Denote the $ u $ - and $ \delta $ -components of $ {\hat{\left(u,\delta \right)}}_{\mathrm{MLE}} $ by $ {\hat{u}}_{\mathrm{MLE}} $ and $ {\hat{\delta}}_{\mathrm{MLE}} $ , respectively. Here $ \tilde{\mathrm{\mathcal{L}}} $ denotes the ansatz-implied form of the likelihood, which is known in closed form and is efficiently optimized with the L-BFGS-B algorithm. Note that $ \tilde{\mathrm{\mathcal{L}}} $ is exactly the assumed likelihood from the original manuscript. With the maximum likelihood estimates as plug-ins, we use model-based bootstrap sampling to obtain the approximate empirical noise distribution

(2)

$$ \hat{p}=\mathrm{Unif}\left\{\frac{z(x)-{\hat{\eta}}_x\left({\hat{u}}_{\mathrm{MLE}}\right)}{\sigma_x\left({\hat{\left(u,\delta \right)}}_{\mathrm{MLE}}\right)}:x\in \mathcal{M}\right\}. $$

Using an intermediate fit to obtain an empirical estimate of the noise distribution is a standard strategy in bootstrapping regression models; see, for example, Davison and Hinkley (Reference Davison and Hinkley1997, Chapter 6). The empirical distribution $ \hat{p} $ enables us to account for heavy tails present in the observations; if we simply used the ansatz $ \tilde{p} $ , we would get unrealistically tight constraints due to model misspecification.

To test $ {H}_0:u={u}_0 $ versus the alternative that $ {H}_1:u\ne {u}_0 $ , we use the same implausibility metric as before as our test statistic,

(3)

$$ I\left({u}_0;z\left({x}_1\right),z\left({x}_2\right),\dots, z\left({x}_M\right)\right)=\sqrt{\sum \limits_{x\in \mathcal{M}}{\left(\frac{z(x)-{\hat{\eta}}_x\left({u}_0\right)}{\sigma_x\left({u}_0,{\hat{\delta}}_{\mathrm{MLE}}\right)}\right)}^2}. $$

Note that this test statistic is approximately pivotal for $ {u}_0 $ under the assumed model.
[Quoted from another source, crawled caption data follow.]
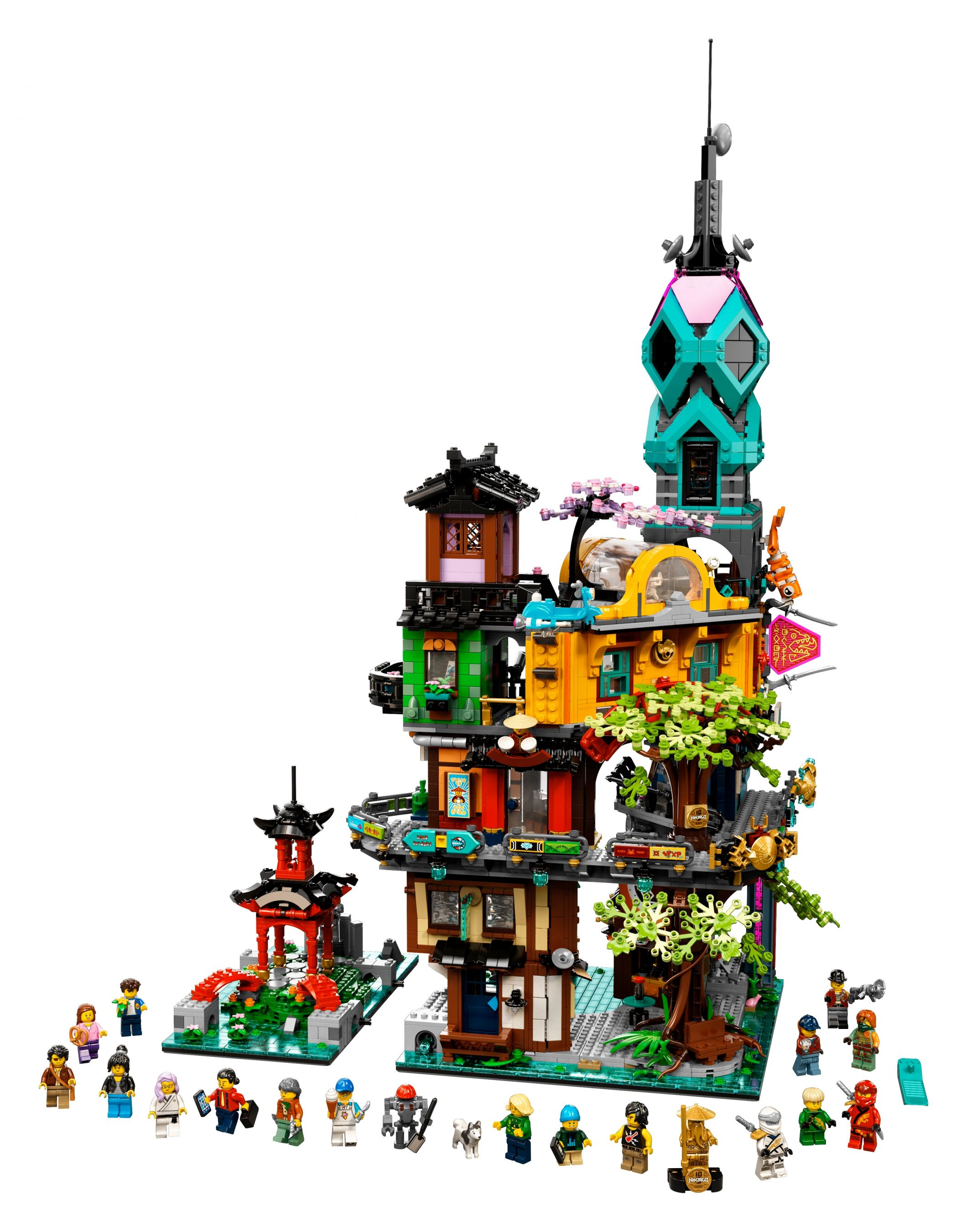 LEGO The LEGO Ninjago Movie 71741 Die Gärten von Ninjago City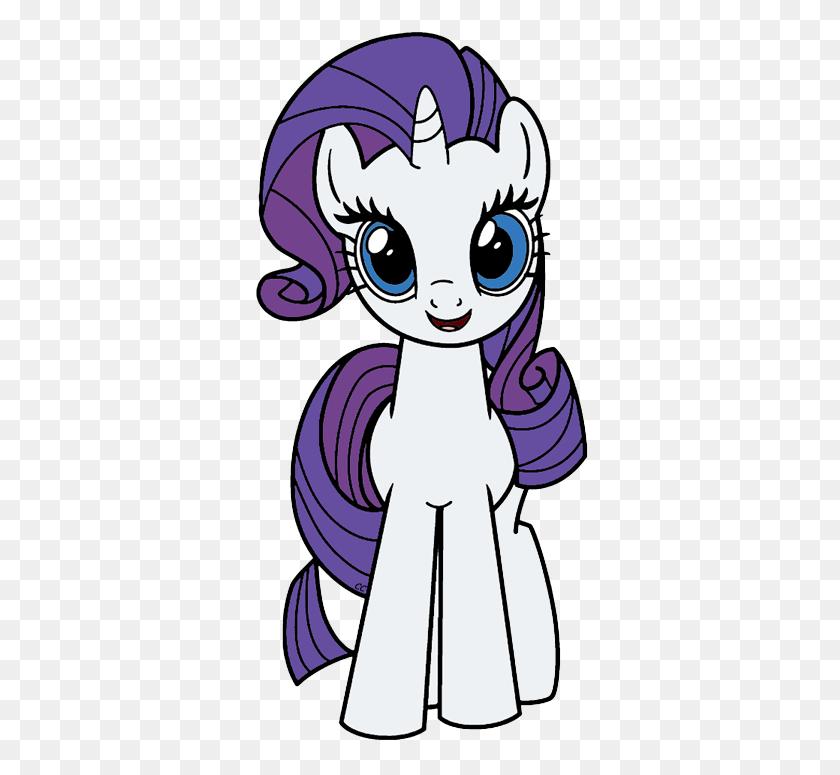 345x715 My Little Pony Friendship Is Magic Clip Art Cartoon Clip Art - S Clipart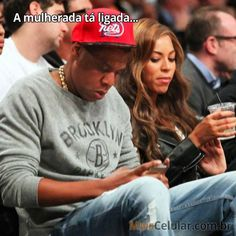 """Até a Beyoncé está """"de olho"""" http://www.maiscelular.com.br"""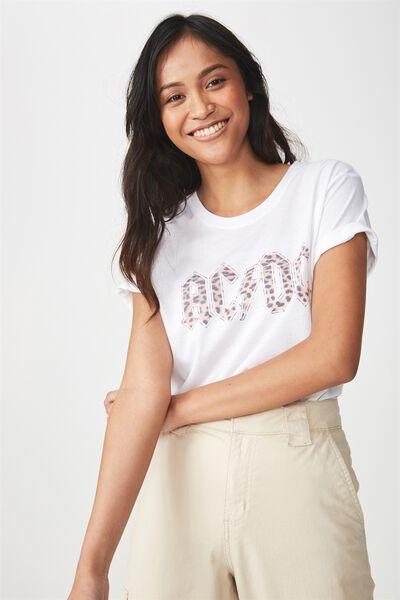 Tbar Fox Graphic T Shirt, LCN ACDC LEOPARD/WHITE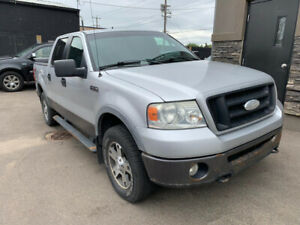 2006 Ford F-150 Lariat Pickup Truck Easy Financing Available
Hence it suffices to calibrate the implausibility test for a single choice of $ {u}_0 $ , in particular $ {\hat{u}}_{\mathrm{MLE}} $ for this work. The critical value for the implausibility test is computed by Algorithm 1 leveraging the empirical noise distribution $ \hat{p} $ of Eq. (2). The code to reproduce the results from this corrigendum can be found on GitHub: https://github.com/JamesCarzon/smokeppe-constraints (last version: 21 October 2024).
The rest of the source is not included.